** begin **

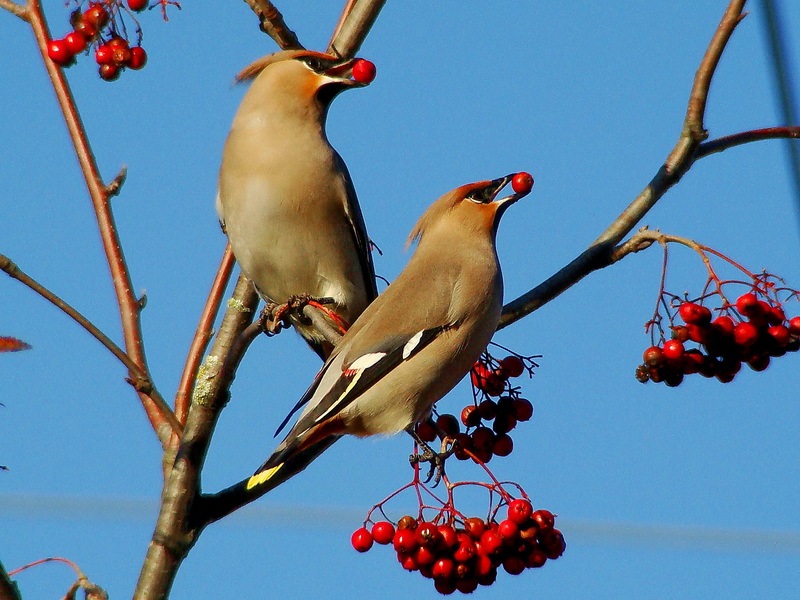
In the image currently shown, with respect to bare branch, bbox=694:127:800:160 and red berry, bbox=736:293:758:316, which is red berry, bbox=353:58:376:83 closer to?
bare branch, bbox=694:127:800:160

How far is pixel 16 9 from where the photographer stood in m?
3.01

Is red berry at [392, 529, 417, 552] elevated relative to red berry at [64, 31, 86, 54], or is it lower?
lower

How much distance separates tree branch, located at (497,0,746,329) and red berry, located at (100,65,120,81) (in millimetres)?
1376

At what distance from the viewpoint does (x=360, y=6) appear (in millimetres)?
2832

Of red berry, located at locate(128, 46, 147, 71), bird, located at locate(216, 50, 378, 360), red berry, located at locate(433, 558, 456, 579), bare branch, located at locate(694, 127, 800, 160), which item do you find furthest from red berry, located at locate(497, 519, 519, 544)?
red berry, located at locate(128, 46, 147, 71)

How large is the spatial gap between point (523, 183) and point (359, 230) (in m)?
0.67

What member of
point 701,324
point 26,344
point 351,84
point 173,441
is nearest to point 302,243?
point 351,84

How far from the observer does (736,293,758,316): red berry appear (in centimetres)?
250

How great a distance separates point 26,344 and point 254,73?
2.46 metres

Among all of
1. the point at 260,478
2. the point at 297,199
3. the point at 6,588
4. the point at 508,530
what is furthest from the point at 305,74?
the point at 6,588

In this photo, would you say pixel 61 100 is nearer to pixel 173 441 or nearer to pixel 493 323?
pixel 173 441

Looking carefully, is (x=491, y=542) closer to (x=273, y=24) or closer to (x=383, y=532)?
(x=383, y=532)

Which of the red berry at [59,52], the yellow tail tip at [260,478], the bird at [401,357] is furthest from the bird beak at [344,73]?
the yellow tail tip at [260,478]

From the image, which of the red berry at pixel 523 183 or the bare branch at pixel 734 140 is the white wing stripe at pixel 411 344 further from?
the bare branch at pixel 734 140
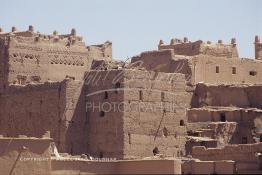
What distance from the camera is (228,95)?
195ft

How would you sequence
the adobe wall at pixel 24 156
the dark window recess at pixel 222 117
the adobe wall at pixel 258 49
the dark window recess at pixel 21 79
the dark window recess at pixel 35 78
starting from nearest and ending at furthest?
the adobe wall at pixel 24 156, the dark window recess at pixel 21 79, the dark window recess at pixel 35 78, the dark window recess at pixel 222 117, the adobe wall at pixel 258 49

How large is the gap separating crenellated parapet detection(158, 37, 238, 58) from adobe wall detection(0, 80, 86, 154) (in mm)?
13737

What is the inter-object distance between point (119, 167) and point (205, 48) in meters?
20.6

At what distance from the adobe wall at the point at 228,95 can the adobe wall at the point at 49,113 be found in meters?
9.82

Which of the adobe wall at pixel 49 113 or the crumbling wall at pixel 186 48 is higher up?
the crumbling wall at pixel 186 48

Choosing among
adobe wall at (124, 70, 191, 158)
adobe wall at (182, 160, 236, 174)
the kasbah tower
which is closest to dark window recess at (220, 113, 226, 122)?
the kasbah tower

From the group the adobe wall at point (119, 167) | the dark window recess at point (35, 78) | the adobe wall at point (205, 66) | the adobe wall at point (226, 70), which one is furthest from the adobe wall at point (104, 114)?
the adobe wall at point (226, 70)

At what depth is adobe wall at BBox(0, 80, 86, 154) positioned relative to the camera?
169ft

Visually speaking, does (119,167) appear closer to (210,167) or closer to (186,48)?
(210,167)

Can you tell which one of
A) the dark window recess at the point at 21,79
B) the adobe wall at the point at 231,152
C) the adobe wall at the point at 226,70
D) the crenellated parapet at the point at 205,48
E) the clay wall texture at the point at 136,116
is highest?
the crenellated parapet at the point at 205,48

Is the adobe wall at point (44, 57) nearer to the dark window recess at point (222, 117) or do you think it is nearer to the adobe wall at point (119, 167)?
the dark window recess at point (222, 117)

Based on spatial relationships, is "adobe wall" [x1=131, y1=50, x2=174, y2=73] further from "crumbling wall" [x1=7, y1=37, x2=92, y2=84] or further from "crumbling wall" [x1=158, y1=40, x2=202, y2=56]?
"crumbling wall" [x1=7, y1=37, x2=92, y2=84]

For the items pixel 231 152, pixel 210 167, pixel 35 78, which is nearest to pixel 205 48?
pixel 35 78

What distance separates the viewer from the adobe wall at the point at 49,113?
5144 cm
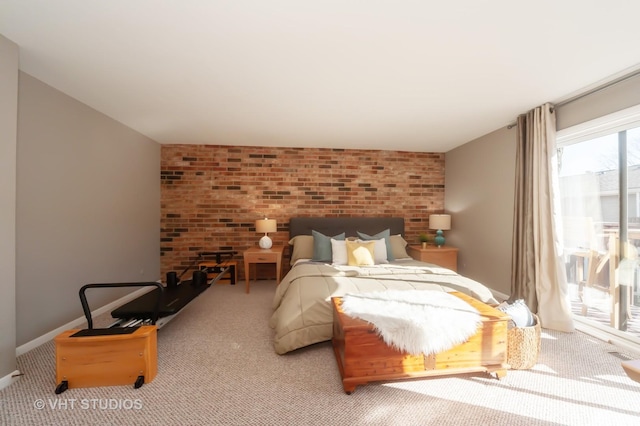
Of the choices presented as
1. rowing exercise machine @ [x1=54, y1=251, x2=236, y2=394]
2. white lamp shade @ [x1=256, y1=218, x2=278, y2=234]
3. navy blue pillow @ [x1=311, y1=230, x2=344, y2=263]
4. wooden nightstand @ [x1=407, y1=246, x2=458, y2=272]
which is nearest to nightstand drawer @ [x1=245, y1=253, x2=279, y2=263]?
white lamp shade @ [x1=256, y1=218, x2=278, y2=234]

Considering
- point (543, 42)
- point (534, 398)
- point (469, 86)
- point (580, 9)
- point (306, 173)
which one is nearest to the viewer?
point (580, 9)

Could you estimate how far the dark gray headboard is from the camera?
15.2 feet

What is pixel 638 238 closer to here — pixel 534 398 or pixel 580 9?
pixel 534 398

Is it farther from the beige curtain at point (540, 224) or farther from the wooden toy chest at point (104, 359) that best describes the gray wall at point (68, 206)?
the beige curtain at point (540, 224)

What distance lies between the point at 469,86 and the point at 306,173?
2.94 m

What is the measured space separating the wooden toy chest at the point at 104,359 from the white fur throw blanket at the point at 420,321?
5.00ft

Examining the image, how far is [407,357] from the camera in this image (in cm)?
184

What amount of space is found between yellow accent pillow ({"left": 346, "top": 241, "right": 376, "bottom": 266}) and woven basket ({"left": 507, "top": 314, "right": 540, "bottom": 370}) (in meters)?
1.81

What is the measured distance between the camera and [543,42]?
6.09 feet

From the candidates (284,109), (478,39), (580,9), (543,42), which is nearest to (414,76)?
(478,39)

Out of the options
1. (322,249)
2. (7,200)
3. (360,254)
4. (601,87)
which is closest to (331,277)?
(360,254)

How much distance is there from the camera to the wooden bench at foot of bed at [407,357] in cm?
180

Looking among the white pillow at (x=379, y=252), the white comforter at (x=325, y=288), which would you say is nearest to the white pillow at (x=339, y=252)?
the white pillow at (x=379, y=252)

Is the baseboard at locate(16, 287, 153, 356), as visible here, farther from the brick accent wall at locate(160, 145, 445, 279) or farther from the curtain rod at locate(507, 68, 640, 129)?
the curtain rod at locate(507, 68, 640, 129)
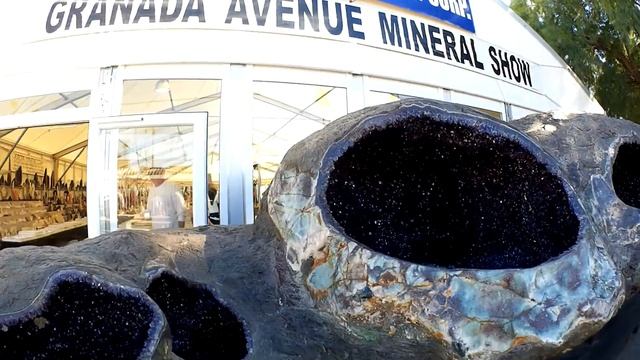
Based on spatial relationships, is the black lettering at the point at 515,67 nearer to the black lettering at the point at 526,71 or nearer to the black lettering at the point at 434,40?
the black lettering at the point at 526,71

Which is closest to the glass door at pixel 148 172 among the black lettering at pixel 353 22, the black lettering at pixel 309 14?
the black lettering at pixel 309 14

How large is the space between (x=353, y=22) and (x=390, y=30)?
417 mm

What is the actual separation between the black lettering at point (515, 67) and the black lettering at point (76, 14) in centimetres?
466

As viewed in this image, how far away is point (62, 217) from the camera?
9078mm

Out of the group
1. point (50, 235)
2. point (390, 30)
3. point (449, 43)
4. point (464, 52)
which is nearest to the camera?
point (390, 30)

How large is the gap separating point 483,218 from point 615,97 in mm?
10285

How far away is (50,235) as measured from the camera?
8195mm

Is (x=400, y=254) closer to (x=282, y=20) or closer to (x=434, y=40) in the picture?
(x=282, y=20)

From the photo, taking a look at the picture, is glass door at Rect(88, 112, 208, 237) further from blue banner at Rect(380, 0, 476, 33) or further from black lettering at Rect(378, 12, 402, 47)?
blue banner at Rect(380, 0, 476, 33)

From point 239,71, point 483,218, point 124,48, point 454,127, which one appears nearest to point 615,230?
point 483,218

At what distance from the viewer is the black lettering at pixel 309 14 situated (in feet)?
18.3

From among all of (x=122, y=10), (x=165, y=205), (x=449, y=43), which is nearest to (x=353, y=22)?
(x=449, y=43)

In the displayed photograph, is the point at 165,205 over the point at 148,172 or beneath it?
beneath

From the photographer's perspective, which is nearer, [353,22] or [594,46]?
[353,22]
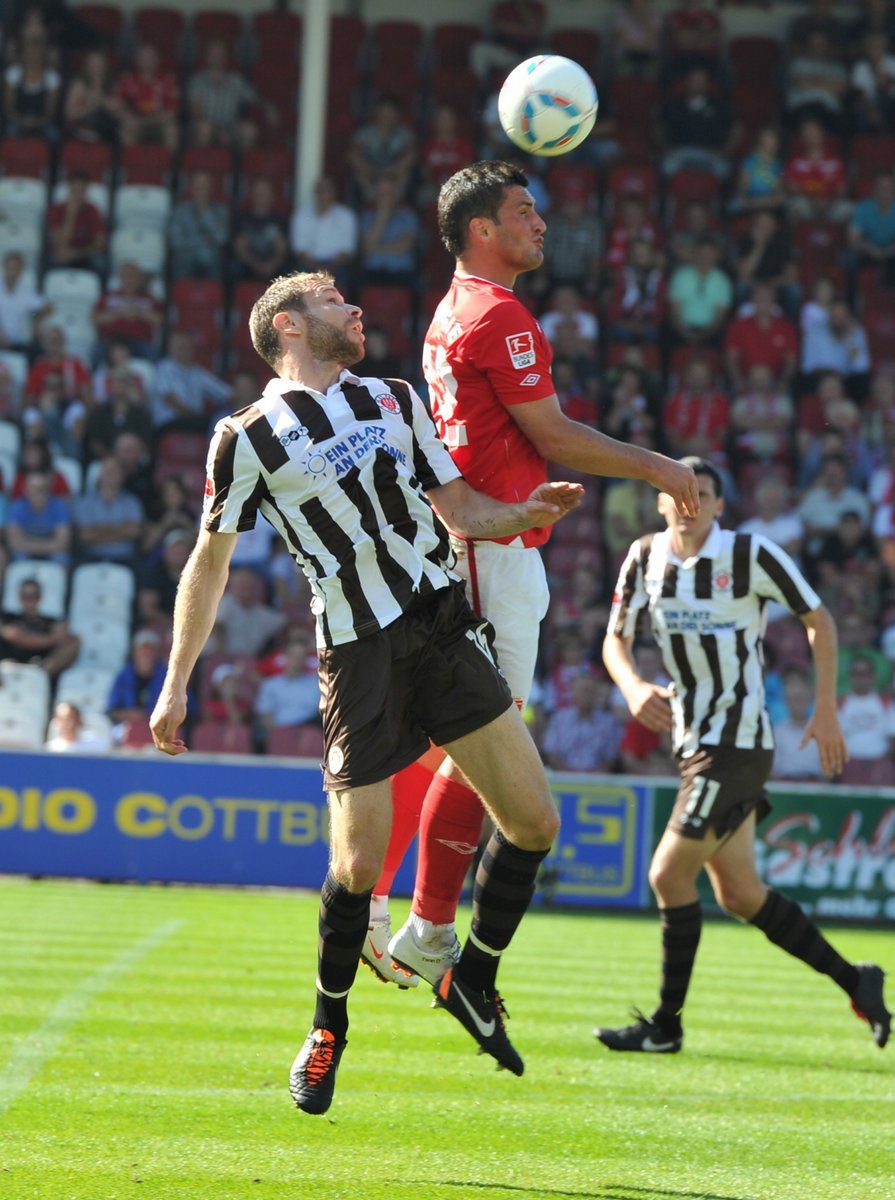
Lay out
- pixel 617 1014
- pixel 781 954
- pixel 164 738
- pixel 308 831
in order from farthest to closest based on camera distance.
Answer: pixel 308 831 < pixel 781 954 < pixel 617 1014 < pixel 164 738

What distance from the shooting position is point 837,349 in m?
17.2

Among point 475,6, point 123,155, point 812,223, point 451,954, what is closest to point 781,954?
point 451,954

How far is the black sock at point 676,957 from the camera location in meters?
6.82

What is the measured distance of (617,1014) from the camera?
7.90 metres

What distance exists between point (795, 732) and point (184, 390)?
6.49m

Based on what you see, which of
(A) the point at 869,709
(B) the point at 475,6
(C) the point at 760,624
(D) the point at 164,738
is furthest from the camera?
(B) the point at 475,6

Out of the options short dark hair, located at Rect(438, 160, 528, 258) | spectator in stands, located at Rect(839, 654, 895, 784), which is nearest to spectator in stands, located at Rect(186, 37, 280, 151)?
spectator in stands, located at Rect(839, 654, 895, 784)

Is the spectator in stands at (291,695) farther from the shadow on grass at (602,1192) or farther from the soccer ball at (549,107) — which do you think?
the shadow on grass at (602,1192)

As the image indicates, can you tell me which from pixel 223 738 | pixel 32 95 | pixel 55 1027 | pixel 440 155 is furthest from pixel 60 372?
pixel 55 1027

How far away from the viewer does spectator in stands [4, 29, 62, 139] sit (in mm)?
18609

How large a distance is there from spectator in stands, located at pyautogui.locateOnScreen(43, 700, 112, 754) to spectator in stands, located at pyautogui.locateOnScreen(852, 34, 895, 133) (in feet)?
35.7

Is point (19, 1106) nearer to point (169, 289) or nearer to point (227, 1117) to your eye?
point (227, 1117)

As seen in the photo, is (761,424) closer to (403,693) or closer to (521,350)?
(521,350)

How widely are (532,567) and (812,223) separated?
45.9 feet
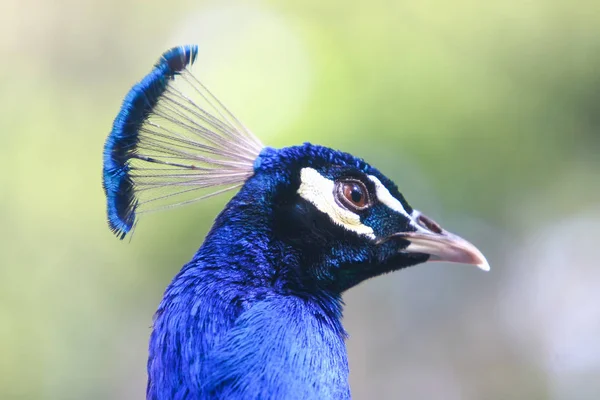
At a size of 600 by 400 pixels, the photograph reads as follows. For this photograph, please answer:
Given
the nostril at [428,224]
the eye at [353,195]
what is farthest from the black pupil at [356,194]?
the nostril at [428,224]

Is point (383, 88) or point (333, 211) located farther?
point (383, 88)

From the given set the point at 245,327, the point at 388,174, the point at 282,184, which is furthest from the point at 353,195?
the point at 388,174

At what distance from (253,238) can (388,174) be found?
6.79 ft

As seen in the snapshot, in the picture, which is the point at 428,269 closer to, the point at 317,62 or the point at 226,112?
the point at 317,62

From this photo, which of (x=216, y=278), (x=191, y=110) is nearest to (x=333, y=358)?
(x=216, y=278)

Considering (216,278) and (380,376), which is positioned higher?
(216,278)

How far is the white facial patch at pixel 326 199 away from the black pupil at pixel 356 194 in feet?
0.08

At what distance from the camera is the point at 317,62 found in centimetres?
297

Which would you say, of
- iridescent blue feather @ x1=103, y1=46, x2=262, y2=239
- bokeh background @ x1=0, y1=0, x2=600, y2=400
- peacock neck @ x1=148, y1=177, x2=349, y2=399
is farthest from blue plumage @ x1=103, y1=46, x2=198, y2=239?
bokeh background @ x1=0, y1=0, x2=600, y2=400

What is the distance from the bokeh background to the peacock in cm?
162

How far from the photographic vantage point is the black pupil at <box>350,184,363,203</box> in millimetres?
1050

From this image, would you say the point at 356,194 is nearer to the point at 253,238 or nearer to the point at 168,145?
the point at 253,238

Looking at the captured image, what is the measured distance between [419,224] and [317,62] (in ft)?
6.64

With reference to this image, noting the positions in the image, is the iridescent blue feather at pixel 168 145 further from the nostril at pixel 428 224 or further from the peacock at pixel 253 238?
the nostril at pixel 428 224
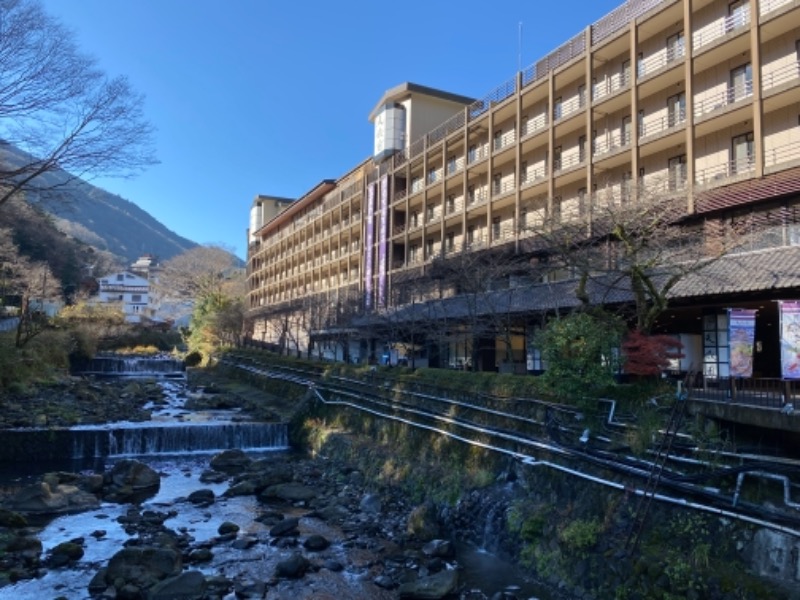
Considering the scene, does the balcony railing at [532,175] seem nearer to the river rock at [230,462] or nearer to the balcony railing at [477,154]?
the balcony railing at [477,154]

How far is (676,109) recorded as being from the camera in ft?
74.6

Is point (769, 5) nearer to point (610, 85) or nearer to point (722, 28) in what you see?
point (722, 28)

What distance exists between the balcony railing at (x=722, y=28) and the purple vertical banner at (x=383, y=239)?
2400 centimetres

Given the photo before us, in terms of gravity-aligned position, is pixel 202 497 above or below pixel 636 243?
below

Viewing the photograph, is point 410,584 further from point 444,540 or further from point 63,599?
point 63,599

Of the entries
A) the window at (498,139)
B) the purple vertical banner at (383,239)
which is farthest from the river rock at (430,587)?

** end **

Rewrite the listing from its beginning through the line containing "2.46 metres", changing "photographer" to "camera operator" and leaving everything else as it is. Omit the pictures.

In the image currently shown, with respect to bare branch, bbox=694:127:800:160 and red berry, bbox=736:293:758:316, which is red berry, bbox=353:58:376:83 closer to?
bare branch, bbox=694:127:800:160

How far is pixel 16 9 from where the camera operator stood in m?
3.01

Is red berry at [392, 529, 417, 552] elevated relative to red berry at [64, 31, 86, 54], or is it lower?
lower

How much distance separates tree branch, located at (497,0,746,329) and red berry, located at (100,65,120,81) (in millimetres)?
1376

At what distance from the viewpoint does (x=360, y=6) appear (in millimetres)?
2832

Of red berry, located at locate(128, 46, 147, 71), bird, located at locate(216, 50, 378, 360), red berry, located at locate(433, 558, 456, 579), bare branch, located at locate(694, 127, 800, 160), which item do you find furthest from red berry, located at locate(497, 519, 519, 544)?
red berry, located at locate(128, 46, 147, 71)

How large is the spatial gap between point (523, 183) and point (359, 230) (in m)?
0.67

What member of
point 701,324
point 26,344
point 351,84
point 173,441
is nearest to point 302,243?
point 351,84

How far from the observer does (736,293,758,316): red berry appear (in centimetres)?
250

How great a distance separates point 26,344 and point 254,73?
2.46 metres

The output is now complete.